RNA samples from nine different tissue types and hemocytes were sequenced to generate the reference transcriptome assembly. We kept track of the origin of individual full-length transcript sequence and classified each of them as follows: “tissue-specific” when it is present in only one tissue type, “ubiquitous” when it is present in all tissue types investigated and “common” when it is present in between two to nine tissue types studied. Of the 22,418 non-redundant transcript sequences in the assembly, 462 transcripts were present in all tissues examined (Supplementary Table 2). The number of non-redundant transcripts detected in each tissue type is displayed in Figure 1B and Supplementary Table 2. Hepatopancreas (26.7%) and testis (26.0%) tissues had the highest proportions of tissue-specific transcripts while heart tissues had the lowest proportion of tissue-specific transcripts (11.1%; Figure 1B and Supplementary Table 2). Interestingly, between 54 and 65% of the transcripts detected in each individual tissue type were also present in the stomach. On contrary, only 17-30% of the transcripts detected in each individual tissue type were also present in either hepatopancreas or ovary tissues (Supplementary Table 2).

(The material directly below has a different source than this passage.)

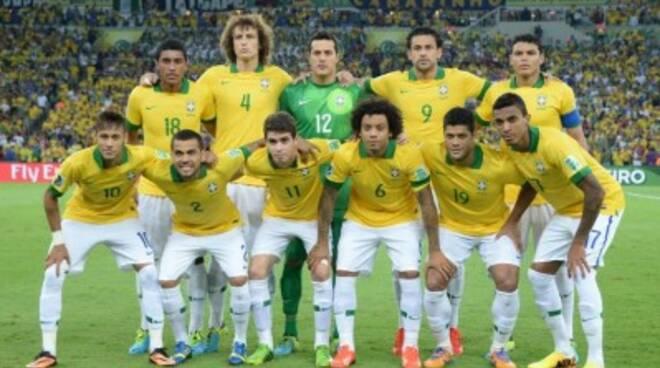 squadra-brasile.jpg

The ability to capture full-length transcripts using Iso-seq technology provided a unique opportunity to detect alternative splicing events in different tissue types. To identify candidate transcripts with multiple isoforms, we examined clusters of FLNC transcripts containing sequences of multiple lengths. Examples of transcripts with different isoforms are shown in Supplementary Figure 1. A transcript annotated as T-cell immunomodulatory protein had two alternative 5′ splice sites and displayed a hemocyte-specific isoform with a truncated 3′ end, which likely represented an exon-skipping event. Another example was the thoracic ganglia-specific isoform (annotated as protein lines-like) appeared to skip an exon near the 5′ end of the transcript. Complementary information from genome sequences is required to map the exon-intron junctions and determine if the alternative splicing events observed are exon skipping or intron retention. PacBio technology eliminates the need to assemble transcripts from short-read data and allows (long) full-length transcripts to be sequenced in single-molecule reads, providing direct evidence for alternatively spliced isoforms.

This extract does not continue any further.